August 2025

IZA DP No. 18054: Mine, Theirs or Ours? A Multi-Country Experiment on Citizens’ Motivations to Invest in Mental Health

Pierluigi Conzo, Marina Della Giusta, Florent Dubois, Giacomo Rosso, Giovanni Razzu

Mental health is vital for well-being and productivity, yet investment remains chronically low. We study how different framings of mental health investment affect cooperation and donations using a pre-registered online experiment across five European countries (N = 8,312). Participants were randomly assigned to receive information emphasizing either individual benefits (Private Perspective), collective benefits (Public Perspective), or prevalence data (Neutral Perspective). All treatments significantly increase cooperation in a Public Goods Game and donations in a Charity Dictator Game, suggesting intrinsic motivation drives behavior.
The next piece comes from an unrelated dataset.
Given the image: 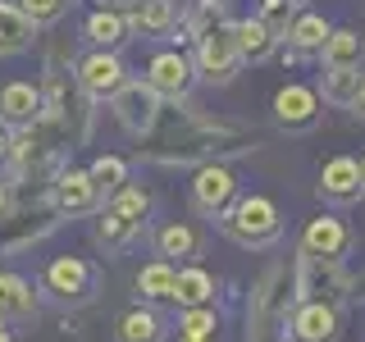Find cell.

Only the Private Perspective increases personal normative expectations, while empirical expectations remain unaffected—suggesting that interventions influence moral beliefs more than beliefs about others’ actions. All treatments reduce self-reported mental health stigma, consistent with evidence from a list experiment, suggesting stigma reduction as a key mechanism. Heterogeneity analyses show stronger treatment effects among individuals with lived experience or prior concern, and reduced contributions under collective framings when public provision is perceived as adequate—consistent with a substitution effect between public and private action. Donations also decline in post- communist countries, aligning with historically lower institutional trust and weaker norms of private giving. These findings highlight how individual perceptions and institutional legacies shape behavioural responses, and suggest that perceived adequacy of public provision can backfire by discouraging private engagement—potentially trapping societies in a bad equilibrium of persistent underinvestment in mental health.